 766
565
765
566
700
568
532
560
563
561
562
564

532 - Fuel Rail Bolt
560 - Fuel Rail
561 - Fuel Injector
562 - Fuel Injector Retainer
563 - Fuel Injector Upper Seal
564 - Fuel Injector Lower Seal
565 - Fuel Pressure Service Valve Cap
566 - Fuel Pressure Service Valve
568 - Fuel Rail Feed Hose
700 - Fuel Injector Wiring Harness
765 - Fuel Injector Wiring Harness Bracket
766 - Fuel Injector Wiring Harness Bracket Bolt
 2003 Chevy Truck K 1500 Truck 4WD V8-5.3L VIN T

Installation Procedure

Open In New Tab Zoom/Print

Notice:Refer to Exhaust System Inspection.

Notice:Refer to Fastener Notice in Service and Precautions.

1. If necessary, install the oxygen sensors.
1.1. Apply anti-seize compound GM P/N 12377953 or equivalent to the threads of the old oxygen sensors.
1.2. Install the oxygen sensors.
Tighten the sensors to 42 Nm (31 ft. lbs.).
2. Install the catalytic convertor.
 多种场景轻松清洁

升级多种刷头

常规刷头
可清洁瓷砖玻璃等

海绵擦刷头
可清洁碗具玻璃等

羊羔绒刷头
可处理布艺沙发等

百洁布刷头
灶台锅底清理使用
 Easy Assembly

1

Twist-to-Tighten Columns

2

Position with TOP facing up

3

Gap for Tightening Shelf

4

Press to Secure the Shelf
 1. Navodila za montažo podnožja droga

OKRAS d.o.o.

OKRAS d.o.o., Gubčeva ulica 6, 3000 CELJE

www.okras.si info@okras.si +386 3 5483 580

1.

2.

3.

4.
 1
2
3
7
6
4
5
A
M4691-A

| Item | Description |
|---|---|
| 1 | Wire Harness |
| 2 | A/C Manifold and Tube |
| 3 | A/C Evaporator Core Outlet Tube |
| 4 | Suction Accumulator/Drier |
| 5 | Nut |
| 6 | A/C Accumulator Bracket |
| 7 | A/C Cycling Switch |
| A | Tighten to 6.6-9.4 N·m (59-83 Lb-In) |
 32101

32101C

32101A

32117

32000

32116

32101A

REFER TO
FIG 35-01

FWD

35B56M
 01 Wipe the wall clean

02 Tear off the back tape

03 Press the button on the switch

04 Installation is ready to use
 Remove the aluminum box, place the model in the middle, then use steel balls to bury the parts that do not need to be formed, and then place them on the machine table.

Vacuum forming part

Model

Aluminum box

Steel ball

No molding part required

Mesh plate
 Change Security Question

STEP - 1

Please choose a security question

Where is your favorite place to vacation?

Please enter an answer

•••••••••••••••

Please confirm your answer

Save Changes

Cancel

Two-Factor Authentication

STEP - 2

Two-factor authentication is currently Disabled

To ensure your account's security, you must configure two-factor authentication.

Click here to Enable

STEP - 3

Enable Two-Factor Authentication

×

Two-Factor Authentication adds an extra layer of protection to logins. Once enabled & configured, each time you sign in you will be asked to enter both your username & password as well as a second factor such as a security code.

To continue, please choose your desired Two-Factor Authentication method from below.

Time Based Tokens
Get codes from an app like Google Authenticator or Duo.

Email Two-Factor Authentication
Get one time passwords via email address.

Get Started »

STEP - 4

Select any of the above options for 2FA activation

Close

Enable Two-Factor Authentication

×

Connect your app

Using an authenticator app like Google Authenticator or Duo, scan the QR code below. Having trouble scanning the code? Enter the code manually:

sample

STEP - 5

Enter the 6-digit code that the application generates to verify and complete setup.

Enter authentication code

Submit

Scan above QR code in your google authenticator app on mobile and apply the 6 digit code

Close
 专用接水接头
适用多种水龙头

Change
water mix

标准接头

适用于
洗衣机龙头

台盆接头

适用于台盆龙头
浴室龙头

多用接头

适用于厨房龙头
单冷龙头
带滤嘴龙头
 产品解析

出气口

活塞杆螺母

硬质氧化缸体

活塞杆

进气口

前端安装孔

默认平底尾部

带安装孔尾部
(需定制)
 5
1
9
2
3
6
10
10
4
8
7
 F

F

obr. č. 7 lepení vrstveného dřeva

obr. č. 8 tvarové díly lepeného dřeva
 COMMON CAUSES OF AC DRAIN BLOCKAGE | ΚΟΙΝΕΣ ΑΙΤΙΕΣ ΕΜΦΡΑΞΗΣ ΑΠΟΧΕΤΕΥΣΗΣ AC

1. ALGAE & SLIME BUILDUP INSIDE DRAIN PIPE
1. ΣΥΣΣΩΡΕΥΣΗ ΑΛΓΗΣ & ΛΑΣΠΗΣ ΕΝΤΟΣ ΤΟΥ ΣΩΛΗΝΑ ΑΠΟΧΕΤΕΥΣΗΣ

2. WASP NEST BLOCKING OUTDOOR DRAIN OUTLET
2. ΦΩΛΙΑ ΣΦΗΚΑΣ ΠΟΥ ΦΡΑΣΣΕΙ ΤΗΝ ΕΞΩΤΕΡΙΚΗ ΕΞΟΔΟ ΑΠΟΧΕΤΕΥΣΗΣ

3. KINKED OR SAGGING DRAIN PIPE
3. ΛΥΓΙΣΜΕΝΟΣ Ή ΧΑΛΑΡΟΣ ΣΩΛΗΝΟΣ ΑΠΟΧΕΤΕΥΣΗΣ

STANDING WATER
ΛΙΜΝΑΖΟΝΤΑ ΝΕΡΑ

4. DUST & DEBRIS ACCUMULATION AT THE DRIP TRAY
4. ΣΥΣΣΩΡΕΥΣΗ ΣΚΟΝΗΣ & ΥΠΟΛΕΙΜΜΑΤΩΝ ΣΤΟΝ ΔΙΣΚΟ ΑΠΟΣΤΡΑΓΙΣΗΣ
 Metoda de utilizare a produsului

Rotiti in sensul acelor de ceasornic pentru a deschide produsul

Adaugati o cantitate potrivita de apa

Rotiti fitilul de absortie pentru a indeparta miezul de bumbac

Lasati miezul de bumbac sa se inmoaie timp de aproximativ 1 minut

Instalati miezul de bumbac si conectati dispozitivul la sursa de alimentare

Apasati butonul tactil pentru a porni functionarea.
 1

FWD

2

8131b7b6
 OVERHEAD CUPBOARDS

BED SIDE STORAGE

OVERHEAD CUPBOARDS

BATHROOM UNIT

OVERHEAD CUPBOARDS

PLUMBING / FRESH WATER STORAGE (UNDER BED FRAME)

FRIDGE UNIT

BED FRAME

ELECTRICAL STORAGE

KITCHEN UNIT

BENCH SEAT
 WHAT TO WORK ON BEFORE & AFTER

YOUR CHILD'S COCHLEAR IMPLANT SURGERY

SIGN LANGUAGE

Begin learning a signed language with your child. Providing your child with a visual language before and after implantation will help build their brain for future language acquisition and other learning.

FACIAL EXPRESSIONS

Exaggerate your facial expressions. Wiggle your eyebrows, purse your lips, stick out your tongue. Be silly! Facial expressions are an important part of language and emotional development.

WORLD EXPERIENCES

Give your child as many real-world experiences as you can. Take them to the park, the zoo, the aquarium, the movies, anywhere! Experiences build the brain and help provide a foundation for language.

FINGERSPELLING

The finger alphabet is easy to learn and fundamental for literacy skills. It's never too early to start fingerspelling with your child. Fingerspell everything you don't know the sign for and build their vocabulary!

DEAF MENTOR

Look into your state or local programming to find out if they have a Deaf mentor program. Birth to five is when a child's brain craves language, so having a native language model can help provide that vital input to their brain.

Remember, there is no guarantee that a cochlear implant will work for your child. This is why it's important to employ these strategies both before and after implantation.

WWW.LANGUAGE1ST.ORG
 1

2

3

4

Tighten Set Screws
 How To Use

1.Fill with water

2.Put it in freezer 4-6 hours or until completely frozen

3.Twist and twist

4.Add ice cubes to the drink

About this task:
Repeat the whole listing above exactly.

Finished task:
 766
565
765
566
700
568
532
560
563
561
562
564

532 - Fuel Rail Bolt
560 - Fuel Rail
561 - Fuel Injector
562 - Fuel Injector Retainer
563 - Fuel Injector Upper Seal
564 - Fuel Injector Lower Seal
565 - Fuel Pressure Service Valve Cap
566 - Fuel Pressure Service Valve
568 - Fuel Rail Feed Hose
700 - Fuel Injector Wiring Harness
765 - Fuel Injector Wiring Harness Bracket
766 - Fuel Injector Wiring Harness Bracket Bolt
 2003 Chevy Truck K 1500 Truck 4WD V8-5.3L VIN T

Installation Procedure

Open In New Tab Zoom/Print

Notice:Refer to Exhaust System Inspection.

Notice:Refer to Fastener Notice in Service and Precautions.

1. If necessary, install the oxygen sensors.
1.1. Apply anti-seize compound GM P/N 12377953 or equivalent to the threads of the old oxygen sensors.
1.2. Install the oxygen sensors.
Tighten the sensors to 42 Nm (31 ft. lbs.).
2. Install the catalytic convertor.
 多种场景轻松清洁

升级多种刷头

常规刷头
可清洁瓷砖玻璃等

海绵擦刷头
可清洁碗具玻璃等

羊羔绒刷头
可处理布艺沙发等

百洁布刷头
灶台锅底清理使用
 Easy Assembly

1

Twist-to-Tighten Columns

2

Position with TOP facing up

3

Gap for Tightening Shelf

4

Press to Secure the Shelf
 1. Navodila za montažo podnožja droga

OKRAS d.o.o.

OKRAS d.o.o., Gubčeva ulica 6, 3000 CELJE

www.okras.si info@okras.si +386 3 5483 580

1.

2.

3.

4.
 1
2
3
7
6
4
5
A
M4691-A

| Item | Description |
|---|---|
| 1 | Wire Harness |
| 2 | A/C Manifold and Tube |
| 3 | A/C Evaporator Core Outlet Tube |
| 4 | Suction Accumulator/Drier |
| 5 | Nut |
| 6 | A/C Accumulator Bracket |
| 7 | A/C Cycling Switch |
| A | Tighten to 6.6-9.4 N·m (59-83 Lb-In) |
 32101

32101C

32101A

32117

32000

32116

32101A

REFER TO
FIG 35-01

FWD

35B56M
 01 Wipe the wall clean

02 Tear off the back tape

03 Press the button on the switch

04 Installation is ready to use
 Remove the aluminum box, place the model in the middle, then use steel balls to bury the parts that do not need to be formed, and then place them on the machine table.

Vacuum forming part

Model

Aluminum box

Steel ball

No molding part required

Mesh plate
 Change Security Question

STEP - 1

Please choose a security question

Where is your favorite place to vacation?

Please enter an answer

•••••••••••••••

Please confirm your answer

Save Changes

Cancel

Two-Factor Authentication

STEP - 2

Two-factor authentication is currently Disabled

To ensure your account's security, you must configure two-factor authentication.

Click here to Enable

STEP - 3

Enable Two-Factor Authentication

×

Two-Factor Authentication adds an extra layer of protection to logins. Once enabled & configured, each time you sign in you will be asked to enter both your username & password as well as a second factor such as a security code.

To continue, please choose your desired Two-Factor Authentication method from below.

Time Based Tokens
Get codes from an app like Google Authenticator or Duo.

Email Two-Factor Authentication
Get one time passwords via email address.

Get Started »

STEP - 4

Select any of the above options for 2FA activation

Close

Enable Two-Factor Authentication

×

Connect your app

Using an authenticator app like Google Authenticator or Duo, scan the QR code below. Having trouble scanning the code? Enter the code manually:

sample

STEP - 5

Enter the 6-digit code that the application generates to verify and complete setup.

Enter authentication code

Submit

Scan above QR code in your google authenticator app on mobile and apply the 6 digit code

Close
 专用接水接头
适用多种水龙头

Change
water mix

标准接头

适用于
洗衣机龙头

台盆接头

适用于台盆龙头
浴室龙头

多用接头

适用于厨房龙头
单冷龙头
带滤嘴龙头
 产品解析

出气口

活塞杆螺母

硬质氧化缸体

活塞杆

进气口

前端安装孔

默认平底尾部

带安装孔尾部
(需定制)
 5
1
9
2
3
6
10
10
4
8
7
 F

F

obr. č. 7 lepení vrstveného dřeva

obr. č. 8 tvarové díly lepeného dřeva
 COMMON CAUSES OF AC DRAIN BLOCKAGE | ΚΟΙΝΕΣ ΑΙΤΙΕΣ ΕΜΦΡΑΞΗΣ ΑΠΟΧΕΤΕΥΣΗΣ AC

1. ALGAE & SLIME BUILDUP INSIDE DRAIN PIPE
1. ΣΥΣΣΩΡΕΥΣΗ ΑΛΓΗΣ & ΛΑΣΠΗΣ ΕΝΤΟΣ ΤΟΥ ΣΩΛΗΝΑ ΑΠΟΧΕΤΕΥΣΗΣ

2. WASP NEST BLOCKING OUTDOOR DRAIN OUTLET
2. ΦΩΛΙΑ ΣΦΗΚΑΣ ΠΟΥ ΦΡΑΣΣΕΙ ΤΗΝ ΕΞΩΤΕΡΙΚΗ ΕΞΟΔΟ ΑΠΟΧΕΤΕΥΣΗΣ

3. KINKED OR SAGGING DRAIN PIPE
3. ΛΥΓΙΣΜΕΝΟΣ Ή ΧΑΛΑΡΟΣ ΣΩΛΗΝΟΣ ΑΠΟΧΕΤΕΥΣΗΣ

STANDING WATER
ΛΙΜΝΑΖΟΝΤΑ ΝΕΡΑ

4. DUST & DEBRIS ACCUMULATION AT THE DRIP TRAY
4. ΣΥΣΣΩΡΕΥΣΗ ΣΚΟΝΗΣ & ΥΠΟΛΕΙΜΜΑΤΩΝ ΣΤΟΝ ΔΙΣΚΟ ΑΠΟΣΤΡΑΓΙΣΗΣ
 Metoda de utilizare a produsului

Rotiti in sensul acelor de ceasornic pentru a deschide produsul

Adaugati o cantitate potrivita de apa

Rotiti fitilul de absortie pentru a indeparta miezul de bumbac

Lasati miezul de bumbac sa se inmoaie timp de aproximativ 1 minut

Instalati miezul de bumbac si conectati dispozitivul la sursa de alimentare

Apasati butonul tactil pentru a porni functionarea.
 1

FWD

2

8131b7b6
 OVERHEAD CUPBOARDS

BED SIDE STORAGE

OVERHEAD CUPBOARDS

BATHROOM UNIT

OVERHEAD CUPBOARDS

PLUMBING / FRESH WATER STORAGE (UNDER BED FRAME)

FRIDGE UNIT

BED FRAME

ELECTRICAL STORAGE

KITCHEN UNIT

BENCH SEAT
 WHAT TO WORK ON BEFORE & AFTER

YOUR CHILD'S COCHLEAR IMPLANT SURGERY

SIGN LANGUAGE

Begin learning a signed language with your child. Providing your child with a visual language before and after implantation will help build their brain for future language acquisition and other learning.

FACIAL EXPRESSIONS

Exaggerate your facial expressions. Wiggle your eyebrows, purse your lips, stick out your tongue. Be silly! Facial expressions are an important part of language and emotional development.

WORLD EXPERIENCES

Give your child as many real-world experiences as you can. Take them to the park, the zoo, the aquarium, the movies, anywhere! Experiences build the brain and help provide a foundation for language.

FINGERSPELLING

The finger alphabet is easy to learn and fundamental for literacy skills. It's never too early to start fingerspelling with your child. Fingerspell everything you don't know the sign for and build their vocabulary!

DEAF MENTOR

Look into your state or local programming to find out if they have a Deaf mentor program. Birth to five is when a child's brain craves language, so having a native language model can help provide that vital input to their brain.

Remember, there is no guarantee that a cochlear implant will work for your child. This is why it's important to employ these strategies both before and after implantation.

WWW.LANGUAGE1ST.ORG
 1

2

3

4

Tighten Set Screws
 How To Use

1.Fill with water

2.Put it in freezer 4-6 hours or until completely frozen

3.Twist and twist

4.Add ice cubes to the drink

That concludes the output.